Seandainya, pullet sampai dengan umur 23 minggu yang hasil produksinya sudah bisa untuk beli pakan dan biaya operasional, peternak sudah tidak merogoh kantong lagi, harganya Rp 70.000/ekor. Nanti pada umur 81 minggu, saat diafkir harganya Rp 17.500/kg x 1,9 kg/ekor = Rp 33.250 x sisa hidup 85% = Rp 28.262/ekor, netto.
Selisih beban = Rp 70.000 – Rp 28.262 = Rp 41.738. Bila performans Hen House (H.H) didapat 20 kg telur/ekor, maka nilai penyusutan ayam petelur = Rp 41.738 : 20 kg telur = Rp 2.087/kg telur.
Jadi, tiap kg telur yang dijual oleh peternak harus disisihkan senilai Rp 2.087/kg telur untuk mengganti pullet yang akan datang. Tidak main-main.

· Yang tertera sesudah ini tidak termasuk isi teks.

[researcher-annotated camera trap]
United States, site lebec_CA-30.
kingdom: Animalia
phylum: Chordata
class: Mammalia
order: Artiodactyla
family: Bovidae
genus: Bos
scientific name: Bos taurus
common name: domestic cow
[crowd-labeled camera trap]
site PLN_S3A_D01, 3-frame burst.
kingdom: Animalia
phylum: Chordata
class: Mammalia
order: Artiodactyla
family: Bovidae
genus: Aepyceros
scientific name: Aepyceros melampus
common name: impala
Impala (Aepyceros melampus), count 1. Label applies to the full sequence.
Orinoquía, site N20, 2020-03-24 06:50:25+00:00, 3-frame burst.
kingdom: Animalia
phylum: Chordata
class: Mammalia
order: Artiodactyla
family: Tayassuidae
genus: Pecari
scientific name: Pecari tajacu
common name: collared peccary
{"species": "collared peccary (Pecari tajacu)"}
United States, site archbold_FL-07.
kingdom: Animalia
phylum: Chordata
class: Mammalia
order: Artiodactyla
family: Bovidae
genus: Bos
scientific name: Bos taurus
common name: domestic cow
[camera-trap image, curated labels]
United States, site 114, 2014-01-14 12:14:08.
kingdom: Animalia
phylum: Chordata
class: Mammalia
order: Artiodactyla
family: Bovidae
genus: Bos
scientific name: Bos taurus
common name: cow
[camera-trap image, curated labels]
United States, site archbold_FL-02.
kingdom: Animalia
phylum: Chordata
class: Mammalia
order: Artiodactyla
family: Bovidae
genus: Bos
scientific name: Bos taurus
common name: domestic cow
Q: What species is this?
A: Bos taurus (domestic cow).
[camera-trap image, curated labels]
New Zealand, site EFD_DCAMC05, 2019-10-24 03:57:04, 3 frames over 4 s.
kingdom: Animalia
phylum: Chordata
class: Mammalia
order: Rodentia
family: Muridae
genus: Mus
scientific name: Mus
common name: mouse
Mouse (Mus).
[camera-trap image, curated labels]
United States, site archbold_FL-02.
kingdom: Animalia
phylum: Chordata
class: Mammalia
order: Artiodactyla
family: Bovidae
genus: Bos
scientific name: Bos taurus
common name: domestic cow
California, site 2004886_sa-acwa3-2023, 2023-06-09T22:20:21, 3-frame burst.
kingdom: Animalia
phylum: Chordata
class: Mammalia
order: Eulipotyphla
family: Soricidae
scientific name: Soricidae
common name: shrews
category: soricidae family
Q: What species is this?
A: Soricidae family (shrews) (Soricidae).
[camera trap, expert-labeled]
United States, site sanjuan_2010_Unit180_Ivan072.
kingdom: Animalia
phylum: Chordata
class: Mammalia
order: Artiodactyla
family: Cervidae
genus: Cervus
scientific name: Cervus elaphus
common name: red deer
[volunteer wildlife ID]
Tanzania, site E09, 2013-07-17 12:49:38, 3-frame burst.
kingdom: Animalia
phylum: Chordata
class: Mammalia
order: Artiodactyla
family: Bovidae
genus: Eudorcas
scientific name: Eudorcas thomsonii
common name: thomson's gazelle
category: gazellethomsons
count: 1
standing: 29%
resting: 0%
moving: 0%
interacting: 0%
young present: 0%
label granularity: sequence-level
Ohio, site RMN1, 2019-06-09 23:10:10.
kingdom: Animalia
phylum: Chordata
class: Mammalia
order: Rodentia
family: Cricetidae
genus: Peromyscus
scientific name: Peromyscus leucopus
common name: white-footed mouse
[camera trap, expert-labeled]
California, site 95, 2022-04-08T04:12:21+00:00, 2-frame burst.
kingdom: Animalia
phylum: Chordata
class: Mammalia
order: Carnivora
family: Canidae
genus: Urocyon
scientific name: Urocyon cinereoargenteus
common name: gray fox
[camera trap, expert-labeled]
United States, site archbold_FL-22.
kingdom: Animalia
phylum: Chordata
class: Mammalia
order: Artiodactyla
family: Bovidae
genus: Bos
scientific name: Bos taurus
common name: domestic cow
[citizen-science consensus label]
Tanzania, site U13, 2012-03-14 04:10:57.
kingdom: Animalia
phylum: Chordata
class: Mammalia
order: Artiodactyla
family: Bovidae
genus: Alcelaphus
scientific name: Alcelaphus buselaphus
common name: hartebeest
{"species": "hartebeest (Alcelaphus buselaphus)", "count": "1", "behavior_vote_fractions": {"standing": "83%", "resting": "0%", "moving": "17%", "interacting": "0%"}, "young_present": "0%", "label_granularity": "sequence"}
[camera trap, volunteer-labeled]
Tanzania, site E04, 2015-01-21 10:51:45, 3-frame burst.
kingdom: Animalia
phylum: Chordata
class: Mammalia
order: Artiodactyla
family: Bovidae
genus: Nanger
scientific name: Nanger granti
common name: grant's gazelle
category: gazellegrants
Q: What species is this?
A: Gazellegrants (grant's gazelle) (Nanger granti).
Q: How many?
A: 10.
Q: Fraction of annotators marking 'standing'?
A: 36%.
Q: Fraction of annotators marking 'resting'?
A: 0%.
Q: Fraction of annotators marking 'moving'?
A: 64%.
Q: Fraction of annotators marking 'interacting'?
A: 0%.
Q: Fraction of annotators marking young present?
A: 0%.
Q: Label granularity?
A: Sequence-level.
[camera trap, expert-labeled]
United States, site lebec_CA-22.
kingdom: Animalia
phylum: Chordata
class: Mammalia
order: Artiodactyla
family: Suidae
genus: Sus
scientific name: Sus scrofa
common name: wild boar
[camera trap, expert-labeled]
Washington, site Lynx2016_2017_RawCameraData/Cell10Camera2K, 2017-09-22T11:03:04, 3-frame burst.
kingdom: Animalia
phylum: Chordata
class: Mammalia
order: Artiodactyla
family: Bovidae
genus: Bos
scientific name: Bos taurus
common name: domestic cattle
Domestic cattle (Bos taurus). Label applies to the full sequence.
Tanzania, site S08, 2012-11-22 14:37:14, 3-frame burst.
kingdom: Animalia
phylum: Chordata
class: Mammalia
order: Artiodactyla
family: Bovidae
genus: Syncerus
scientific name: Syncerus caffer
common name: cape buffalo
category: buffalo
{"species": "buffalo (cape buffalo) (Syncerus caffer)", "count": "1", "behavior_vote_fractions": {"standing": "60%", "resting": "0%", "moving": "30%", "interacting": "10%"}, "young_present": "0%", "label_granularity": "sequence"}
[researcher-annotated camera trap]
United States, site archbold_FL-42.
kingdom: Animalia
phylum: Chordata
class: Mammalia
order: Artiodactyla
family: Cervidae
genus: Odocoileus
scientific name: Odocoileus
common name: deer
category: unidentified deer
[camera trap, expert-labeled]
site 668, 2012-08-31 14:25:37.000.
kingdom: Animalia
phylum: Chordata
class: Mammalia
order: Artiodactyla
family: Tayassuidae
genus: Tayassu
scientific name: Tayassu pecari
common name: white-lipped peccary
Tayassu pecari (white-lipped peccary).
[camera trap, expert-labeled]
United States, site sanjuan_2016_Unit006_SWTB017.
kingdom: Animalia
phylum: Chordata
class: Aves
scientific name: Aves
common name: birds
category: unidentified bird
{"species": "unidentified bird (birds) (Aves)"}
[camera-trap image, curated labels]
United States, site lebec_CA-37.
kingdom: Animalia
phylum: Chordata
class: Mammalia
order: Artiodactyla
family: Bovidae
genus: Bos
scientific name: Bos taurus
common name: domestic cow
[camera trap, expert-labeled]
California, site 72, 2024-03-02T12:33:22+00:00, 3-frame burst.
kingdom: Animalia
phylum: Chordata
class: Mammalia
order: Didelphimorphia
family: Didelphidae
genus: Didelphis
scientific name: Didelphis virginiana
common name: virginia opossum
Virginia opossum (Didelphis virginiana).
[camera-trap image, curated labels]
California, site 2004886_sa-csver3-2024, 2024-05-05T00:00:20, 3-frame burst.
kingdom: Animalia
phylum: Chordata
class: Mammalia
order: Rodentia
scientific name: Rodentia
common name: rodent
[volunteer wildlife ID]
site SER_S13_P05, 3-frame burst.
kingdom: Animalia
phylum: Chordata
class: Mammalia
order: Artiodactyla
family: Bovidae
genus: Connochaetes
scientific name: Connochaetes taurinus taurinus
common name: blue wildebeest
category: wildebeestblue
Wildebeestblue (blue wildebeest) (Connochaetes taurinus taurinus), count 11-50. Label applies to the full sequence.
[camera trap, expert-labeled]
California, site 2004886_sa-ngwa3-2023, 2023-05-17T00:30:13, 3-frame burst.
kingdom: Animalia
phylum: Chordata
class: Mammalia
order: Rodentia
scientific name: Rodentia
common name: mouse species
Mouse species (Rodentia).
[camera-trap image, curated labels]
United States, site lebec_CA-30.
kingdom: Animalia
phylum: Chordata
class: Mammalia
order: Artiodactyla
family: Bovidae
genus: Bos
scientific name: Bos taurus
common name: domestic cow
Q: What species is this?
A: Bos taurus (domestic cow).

Coba kita hitung, bila peternak punya ayam petelur 10.000 ekor dengan produksi rata-rata 520 kg/hari, maka sang peternak harus menyisihkan beban biaya penyusutan senilai Rp 1.085.240/hari = Rp 32.557.200/bulan x 15 bulan = Rp 488.358.000/periode.
Anehnya, ternyata bila dibelikan pullet umur 23 minggu dengan harga sama Rp 70.000/ekor, hanya dapat 6.976 ekor. Artinya, si peternak masih harus menyisihkan sebagian keuntungannya untuk menambah biaya beli pullet supaya dapat 10.000 ekor.
Pertanyaannya, bagaimana menekan beban biaya penyusutan ayam petelur?
1. Cetak pullet dengan biaya seefisien mungkin supaya harga pullet kurang dari Rp 70.000. Dengan catatan, tanpa mengorbankan performans-nya: daya hidup tinggi (95% dari DOC), bobot badan sesuai standar, keseragaman 85% dan dalam kondisi sehat. Kalau pullet-nya beli, jangan salah pilih, teliti sebelum membeli (memang gampang teorinya);
2. Deplesi selama masa produksi sampai dengan 81 minggu maksimum 10%;
3. Performance produksi seperiode harus tinggi, Hen House (H.H) sampai dengan umur 81 minggu bisa dapat 21 kg/ekor;
Bila mampu memperbesar faktor pembagi, maka bisa dapat penghematan antara 10-20%. RUUUAAARRR BIASA.
Silakan bila ada yang mau menambahi, koreksi atau menyanggah. Saya menghitungnya pakai kalkulator merk dalam negeri. Siapa tahu dengan dihitung pakai kalkulator merk luar negeri jadi hemat.